Die Gemeinde Bad Rothenfelde bzw. der Eigenbetrieb Bäderbetriebe beschließt als Eigentümer bzw. Verpächter der Therme carpesol im Rahmen des Pachtverhältnisses mit der Fa. carpesol GmbH & Co. KG folgendes:

 

  1. Die Pachtzahlungen bzw. Nutzungsentschädigungen für die Monate Juli und August 2020 in der Höhe von insgesamt 75.000 EUR werden erlassen.

 

Abstimmungsergebnis:

Ja:

7

Nein:

0

Enthaltung:

0

 

 

  1. Die Pachtzahlungen März, April, Mai, Juni, September, Oktober, November und Dezember 2020 werden weiterhin bis zum 30. September 2021 gestundet.
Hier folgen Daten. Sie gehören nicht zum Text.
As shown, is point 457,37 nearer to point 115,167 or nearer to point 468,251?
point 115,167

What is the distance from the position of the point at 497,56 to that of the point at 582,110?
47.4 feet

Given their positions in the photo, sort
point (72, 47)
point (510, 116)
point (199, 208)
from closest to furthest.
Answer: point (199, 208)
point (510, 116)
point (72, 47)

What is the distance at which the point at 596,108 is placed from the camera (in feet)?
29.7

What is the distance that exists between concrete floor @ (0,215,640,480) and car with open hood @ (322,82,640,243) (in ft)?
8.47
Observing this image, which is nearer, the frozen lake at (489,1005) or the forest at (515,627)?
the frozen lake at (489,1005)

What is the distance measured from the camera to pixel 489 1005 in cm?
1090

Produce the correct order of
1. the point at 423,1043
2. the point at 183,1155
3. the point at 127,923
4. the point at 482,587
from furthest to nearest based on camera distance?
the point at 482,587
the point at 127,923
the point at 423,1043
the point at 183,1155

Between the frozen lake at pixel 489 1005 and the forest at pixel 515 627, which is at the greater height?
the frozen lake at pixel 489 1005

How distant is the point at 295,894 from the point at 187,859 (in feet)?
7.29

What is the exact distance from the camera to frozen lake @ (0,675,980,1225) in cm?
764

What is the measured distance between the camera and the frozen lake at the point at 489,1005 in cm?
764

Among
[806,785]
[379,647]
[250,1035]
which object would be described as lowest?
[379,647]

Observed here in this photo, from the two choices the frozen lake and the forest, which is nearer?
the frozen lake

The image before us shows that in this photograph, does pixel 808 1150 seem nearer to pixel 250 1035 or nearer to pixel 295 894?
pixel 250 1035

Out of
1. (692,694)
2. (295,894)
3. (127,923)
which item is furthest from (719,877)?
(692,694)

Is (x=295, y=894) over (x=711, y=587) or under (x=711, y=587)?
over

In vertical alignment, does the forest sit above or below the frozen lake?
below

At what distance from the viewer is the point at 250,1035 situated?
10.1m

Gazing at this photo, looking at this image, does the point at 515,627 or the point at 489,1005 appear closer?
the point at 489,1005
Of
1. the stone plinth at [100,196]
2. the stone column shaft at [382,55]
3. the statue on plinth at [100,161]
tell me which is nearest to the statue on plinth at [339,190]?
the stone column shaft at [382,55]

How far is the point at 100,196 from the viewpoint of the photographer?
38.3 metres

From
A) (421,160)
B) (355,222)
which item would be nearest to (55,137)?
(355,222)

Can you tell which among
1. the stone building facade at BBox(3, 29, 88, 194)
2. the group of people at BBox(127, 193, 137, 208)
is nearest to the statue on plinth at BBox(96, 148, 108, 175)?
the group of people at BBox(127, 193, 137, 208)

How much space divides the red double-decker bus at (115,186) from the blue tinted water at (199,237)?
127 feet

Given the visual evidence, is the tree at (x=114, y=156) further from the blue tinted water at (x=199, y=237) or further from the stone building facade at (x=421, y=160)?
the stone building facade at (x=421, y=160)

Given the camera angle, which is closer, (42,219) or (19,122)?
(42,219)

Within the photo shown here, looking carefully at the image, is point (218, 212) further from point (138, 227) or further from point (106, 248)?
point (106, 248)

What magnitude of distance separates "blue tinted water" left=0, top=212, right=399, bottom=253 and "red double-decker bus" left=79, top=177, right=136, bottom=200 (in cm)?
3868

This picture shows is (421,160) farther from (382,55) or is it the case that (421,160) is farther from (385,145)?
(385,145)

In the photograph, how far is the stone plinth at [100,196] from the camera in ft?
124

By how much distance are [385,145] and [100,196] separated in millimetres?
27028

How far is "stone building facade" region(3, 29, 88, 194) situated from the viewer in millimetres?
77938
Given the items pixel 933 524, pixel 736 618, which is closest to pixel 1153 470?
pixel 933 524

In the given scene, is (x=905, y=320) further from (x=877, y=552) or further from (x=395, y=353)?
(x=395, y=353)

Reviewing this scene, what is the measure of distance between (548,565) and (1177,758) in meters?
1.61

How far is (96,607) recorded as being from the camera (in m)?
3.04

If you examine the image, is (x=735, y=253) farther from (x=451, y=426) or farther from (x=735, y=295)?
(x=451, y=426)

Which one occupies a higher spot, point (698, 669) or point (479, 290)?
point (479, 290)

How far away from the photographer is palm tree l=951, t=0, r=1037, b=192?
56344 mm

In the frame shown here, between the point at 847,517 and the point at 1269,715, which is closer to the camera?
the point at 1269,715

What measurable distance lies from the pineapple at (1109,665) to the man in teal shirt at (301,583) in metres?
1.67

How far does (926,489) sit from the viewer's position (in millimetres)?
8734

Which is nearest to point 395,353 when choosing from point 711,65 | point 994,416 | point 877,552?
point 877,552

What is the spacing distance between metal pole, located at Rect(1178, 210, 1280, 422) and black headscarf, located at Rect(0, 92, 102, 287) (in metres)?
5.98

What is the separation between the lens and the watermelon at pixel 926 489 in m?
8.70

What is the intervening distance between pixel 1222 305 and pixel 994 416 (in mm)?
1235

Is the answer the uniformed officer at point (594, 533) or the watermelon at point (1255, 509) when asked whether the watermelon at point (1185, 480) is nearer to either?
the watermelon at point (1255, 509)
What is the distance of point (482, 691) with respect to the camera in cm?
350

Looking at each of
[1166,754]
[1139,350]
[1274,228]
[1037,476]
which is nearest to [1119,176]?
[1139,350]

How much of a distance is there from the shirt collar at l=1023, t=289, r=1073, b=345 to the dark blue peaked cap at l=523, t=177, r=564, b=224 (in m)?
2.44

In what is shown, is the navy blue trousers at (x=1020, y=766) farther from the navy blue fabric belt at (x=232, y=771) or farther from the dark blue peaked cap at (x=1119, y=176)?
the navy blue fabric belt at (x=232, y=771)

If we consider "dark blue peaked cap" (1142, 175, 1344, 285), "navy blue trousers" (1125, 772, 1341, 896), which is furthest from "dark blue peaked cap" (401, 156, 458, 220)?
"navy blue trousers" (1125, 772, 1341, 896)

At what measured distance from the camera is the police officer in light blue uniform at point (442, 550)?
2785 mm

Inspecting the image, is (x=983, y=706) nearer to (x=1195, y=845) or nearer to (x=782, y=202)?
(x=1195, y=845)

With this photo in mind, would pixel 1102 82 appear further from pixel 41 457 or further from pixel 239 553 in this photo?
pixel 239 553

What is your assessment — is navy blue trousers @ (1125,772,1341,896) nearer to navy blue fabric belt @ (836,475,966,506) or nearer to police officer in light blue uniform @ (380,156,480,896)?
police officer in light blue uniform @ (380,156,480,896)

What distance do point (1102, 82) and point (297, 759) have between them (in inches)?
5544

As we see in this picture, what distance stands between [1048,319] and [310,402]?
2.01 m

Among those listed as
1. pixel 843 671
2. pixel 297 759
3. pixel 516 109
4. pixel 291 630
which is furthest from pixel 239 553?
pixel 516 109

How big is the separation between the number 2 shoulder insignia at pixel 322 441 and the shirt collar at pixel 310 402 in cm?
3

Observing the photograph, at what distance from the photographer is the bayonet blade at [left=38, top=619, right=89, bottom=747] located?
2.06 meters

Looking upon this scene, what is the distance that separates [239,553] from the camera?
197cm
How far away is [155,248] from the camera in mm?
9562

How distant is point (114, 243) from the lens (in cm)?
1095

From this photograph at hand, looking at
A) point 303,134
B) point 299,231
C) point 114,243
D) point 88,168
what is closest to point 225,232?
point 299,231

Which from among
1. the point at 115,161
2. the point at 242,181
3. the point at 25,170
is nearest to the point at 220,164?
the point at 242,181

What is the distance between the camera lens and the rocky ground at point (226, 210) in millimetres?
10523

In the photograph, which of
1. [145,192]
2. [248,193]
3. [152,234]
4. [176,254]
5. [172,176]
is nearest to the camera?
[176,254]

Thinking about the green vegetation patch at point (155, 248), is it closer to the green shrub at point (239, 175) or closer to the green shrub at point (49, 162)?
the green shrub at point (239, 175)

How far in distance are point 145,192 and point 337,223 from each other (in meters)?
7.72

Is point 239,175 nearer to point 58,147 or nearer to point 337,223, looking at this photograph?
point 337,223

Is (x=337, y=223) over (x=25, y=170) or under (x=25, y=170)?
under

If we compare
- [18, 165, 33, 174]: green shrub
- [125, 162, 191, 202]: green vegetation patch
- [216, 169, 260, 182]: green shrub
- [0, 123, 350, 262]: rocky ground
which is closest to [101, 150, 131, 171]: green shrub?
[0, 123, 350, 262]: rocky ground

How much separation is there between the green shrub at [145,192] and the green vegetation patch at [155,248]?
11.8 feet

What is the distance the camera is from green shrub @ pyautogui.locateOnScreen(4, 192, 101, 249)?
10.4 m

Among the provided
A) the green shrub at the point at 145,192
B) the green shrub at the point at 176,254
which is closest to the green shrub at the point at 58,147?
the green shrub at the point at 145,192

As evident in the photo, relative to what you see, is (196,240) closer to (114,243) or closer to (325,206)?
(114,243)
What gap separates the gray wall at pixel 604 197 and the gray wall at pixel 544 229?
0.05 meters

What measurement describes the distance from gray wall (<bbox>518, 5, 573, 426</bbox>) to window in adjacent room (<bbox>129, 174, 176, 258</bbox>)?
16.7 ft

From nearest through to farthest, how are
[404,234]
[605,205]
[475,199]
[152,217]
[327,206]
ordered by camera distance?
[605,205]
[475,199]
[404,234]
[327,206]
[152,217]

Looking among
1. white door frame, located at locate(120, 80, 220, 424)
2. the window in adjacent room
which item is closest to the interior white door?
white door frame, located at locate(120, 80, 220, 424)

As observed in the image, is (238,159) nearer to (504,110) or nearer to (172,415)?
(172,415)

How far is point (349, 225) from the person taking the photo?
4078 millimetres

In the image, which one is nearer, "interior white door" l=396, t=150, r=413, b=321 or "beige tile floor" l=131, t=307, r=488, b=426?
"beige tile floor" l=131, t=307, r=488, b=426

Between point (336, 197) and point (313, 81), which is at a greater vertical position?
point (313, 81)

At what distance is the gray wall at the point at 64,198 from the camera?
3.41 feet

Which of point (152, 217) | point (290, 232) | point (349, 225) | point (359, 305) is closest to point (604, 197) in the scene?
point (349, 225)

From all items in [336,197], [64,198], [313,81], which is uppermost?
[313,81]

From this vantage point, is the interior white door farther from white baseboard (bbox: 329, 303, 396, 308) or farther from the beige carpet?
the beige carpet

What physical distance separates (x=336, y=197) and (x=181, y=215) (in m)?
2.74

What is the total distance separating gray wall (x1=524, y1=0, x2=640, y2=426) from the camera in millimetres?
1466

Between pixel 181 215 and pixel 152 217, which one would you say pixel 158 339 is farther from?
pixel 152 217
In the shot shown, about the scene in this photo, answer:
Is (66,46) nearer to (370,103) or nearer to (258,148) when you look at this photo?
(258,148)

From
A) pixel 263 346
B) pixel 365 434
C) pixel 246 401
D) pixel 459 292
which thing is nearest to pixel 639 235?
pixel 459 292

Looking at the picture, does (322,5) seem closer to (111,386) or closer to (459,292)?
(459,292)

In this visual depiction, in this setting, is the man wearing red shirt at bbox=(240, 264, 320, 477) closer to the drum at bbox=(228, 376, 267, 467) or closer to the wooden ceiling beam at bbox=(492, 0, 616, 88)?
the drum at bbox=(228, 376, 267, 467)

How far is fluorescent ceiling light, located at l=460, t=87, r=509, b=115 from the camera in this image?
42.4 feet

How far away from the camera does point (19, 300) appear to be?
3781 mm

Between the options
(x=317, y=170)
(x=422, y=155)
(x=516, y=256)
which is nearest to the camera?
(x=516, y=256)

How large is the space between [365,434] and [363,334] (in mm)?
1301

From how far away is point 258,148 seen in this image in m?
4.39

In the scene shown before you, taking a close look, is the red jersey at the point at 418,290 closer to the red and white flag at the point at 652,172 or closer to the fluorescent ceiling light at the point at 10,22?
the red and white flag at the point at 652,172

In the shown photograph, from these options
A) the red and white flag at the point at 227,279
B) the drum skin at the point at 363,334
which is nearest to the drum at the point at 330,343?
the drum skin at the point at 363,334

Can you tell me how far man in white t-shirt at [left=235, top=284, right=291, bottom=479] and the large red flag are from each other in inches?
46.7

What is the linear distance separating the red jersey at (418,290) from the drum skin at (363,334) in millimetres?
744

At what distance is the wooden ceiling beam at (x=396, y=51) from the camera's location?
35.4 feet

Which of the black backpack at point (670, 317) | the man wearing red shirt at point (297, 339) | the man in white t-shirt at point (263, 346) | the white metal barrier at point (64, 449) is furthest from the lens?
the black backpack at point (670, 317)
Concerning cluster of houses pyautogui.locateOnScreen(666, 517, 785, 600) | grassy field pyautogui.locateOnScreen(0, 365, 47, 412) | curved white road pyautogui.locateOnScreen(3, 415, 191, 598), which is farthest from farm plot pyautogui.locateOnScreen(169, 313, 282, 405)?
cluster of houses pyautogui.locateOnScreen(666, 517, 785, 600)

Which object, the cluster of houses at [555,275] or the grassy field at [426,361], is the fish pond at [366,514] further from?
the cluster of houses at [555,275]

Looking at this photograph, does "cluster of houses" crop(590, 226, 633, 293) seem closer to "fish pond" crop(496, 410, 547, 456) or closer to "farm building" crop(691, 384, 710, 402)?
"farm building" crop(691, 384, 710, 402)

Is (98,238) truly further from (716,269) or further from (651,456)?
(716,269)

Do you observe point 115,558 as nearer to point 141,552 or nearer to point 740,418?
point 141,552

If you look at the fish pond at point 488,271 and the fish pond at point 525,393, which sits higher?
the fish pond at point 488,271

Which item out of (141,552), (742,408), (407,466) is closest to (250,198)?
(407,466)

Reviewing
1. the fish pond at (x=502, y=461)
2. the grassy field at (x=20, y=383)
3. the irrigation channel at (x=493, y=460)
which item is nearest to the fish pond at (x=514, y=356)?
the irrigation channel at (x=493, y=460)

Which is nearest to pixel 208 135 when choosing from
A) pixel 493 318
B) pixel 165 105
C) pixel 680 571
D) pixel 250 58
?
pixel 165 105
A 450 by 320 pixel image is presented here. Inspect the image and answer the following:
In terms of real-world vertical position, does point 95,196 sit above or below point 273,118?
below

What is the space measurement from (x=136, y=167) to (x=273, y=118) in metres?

Für die gestundeten Beträge sind keine Stundungszinsen zu leisten.

 

Abstimmungsergebnis:

Ja:

6

Nein:

0

Enthaltung:

1

 

 

  1. Die monatlichen Pachtzahlungen 2021 werden bis zum 30. September 2021 ebenfalls gestundet, sofern keine zwischenzeitliche Öffnung der Therme erfolgt. Für die gestundeten Beträge sind keine Stundungszinsen zu leisten.

 

Abstimmungsergebnis:

Ja:

5

Nein:

1

Enthaltung:

1

 

 

 


Herr Prövestmann erläutert den aktuellen Sachstand insbesondere zu den vorgenommenen bilanziellen Veränderungen carpesols im Jahresabschluss 2019. Er erinnert an die Beratung und die Entscheidung in der Ratssitzung vom 28. April 2020 und berichtet von der erfolgten Beiratssitzung carpesols am 21. Januar 2021.

 

Herr Kuchenbecker erkundigt sich, warum die beiden Pachtzahlungen erlassen werden sollen und nicht die anfallende Gewerbesteuer für 2019. Herr Rehkämper erläutert, dass diese Fragestellung in der angesprochenen Beiratssitzung erörtert wurde. Der nun in 2019 erzielte Jahresgewinn carpesols in Höhe von 756 TEUR ist außerordentlich hoch (Vj: 123 TEUR; Prognose 2021: Fehlbetrag zwischen 50-100 TEUR; Anmerkung des Protokollanten) und konnte im Wesentlichen nur durch die Ausbuchung von Gutscheinverbindlichkeiten erzielt werden. Dieser Schritt wurde von carpesol und dessen steuerrechtlichen Beratern (steuer-)rechtlich geprüft und für zulässig befunden. Es war zwingend erforderlich, um überhaupt die Zulässigkeitsvoraussetzung für (Corona-)Fördermitteln zu erfüllen. Es ist fraglich, ob es ohne diesen zwingenden Grund zu einer Ausbuchung in dieser Höhe gekommen wäre. Generell hat carpesol bisher kulant die Gutscheinpraxis angewendet und will auch zukünftig nicht von dieser Praxis abweichen. Nach Auskunft der Geschäftsführung ist daher bis zum Sommer 2021 die Liquidität, u.a. in Form eines KfW-Darlehens, gesichert.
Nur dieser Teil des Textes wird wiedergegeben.